If a webhook_url was provided in your request when submitting your audio file for transcription, we'll send a POST request to the URL. Note if you're using webhooks along with PII audio redaction you'll receive two webhook calls. The first call is for the redacted audio. The second one comes a few seconds later and is for the completed transcript.

  1. 1

    When you receive the request from AssemblyAI, it'll include the following headers.

    content-type: application/json
    content-length: 79
    accept: */*
    accept-encoding: gzip, deflate
    user-agent: python-requests/2.21.0
  2. 2

    And the first request body includes the following parameters.

    status: 'redacted_audio_ready'
    redacted_audio_url: 'https://link-to-redacted-audio'

    The status field indicates whether the PII Redaction was completed successfully or if there was an error.
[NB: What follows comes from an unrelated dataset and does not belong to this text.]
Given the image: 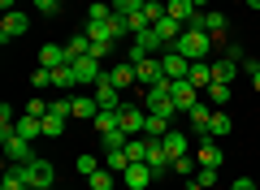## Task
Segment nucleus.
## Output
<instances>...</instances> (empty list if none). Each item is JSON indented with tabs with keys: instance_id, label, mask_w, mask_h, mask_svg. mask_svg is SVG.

The redacted_audio_url field contains a URL to the redacted audio file.

    The second request body includes the following parameters.

    transcript_id: 5552493-16d8-42d8-8feb-c2a16b56f6e8
    status: completed

    The transcript_id field contains the ID of the completed transcription, and the status field indicates whether the transcription was completed successfully or if there was an error.

    The redacted audio URL is accessible for 30 minutes while the redacted audio file itself is available for 24 hours. If you don't access the original URL within 30 minutes, you can make another GET request to the /v2/transcript/<transcript-id>/redacted-audio endpoint to get a new URL as long as it's within 24 hours.

Troubleshooting

Why is the PII not redacted in my transcription?
PII only redacts words under the text key. When PII is enabled together with other features such as Entity Detection and Summarization, PII can still show up in the entities or summary key. Ensure that the redact_pii_policies parameter is included in your request with the desired policy names. If you're still experiencing issues, please reach out to our support team for assistance.
Why is my webhook not being sent?
There could be several reasons why your webhook isn't being sent, such as a misconfigured URL, an unreachable endpoint, or an issue with the authentication headers. Double-check your request and ensure that the webhook_url parameter is included with a valid URL that can be reached by AssemblyAI's API. If you're using custom authentication headers, ensure that the webhook_auth_header_name and webhook_auth_header_value parameters are included and are correct. If you're still having issues, please contact our support team for assistance.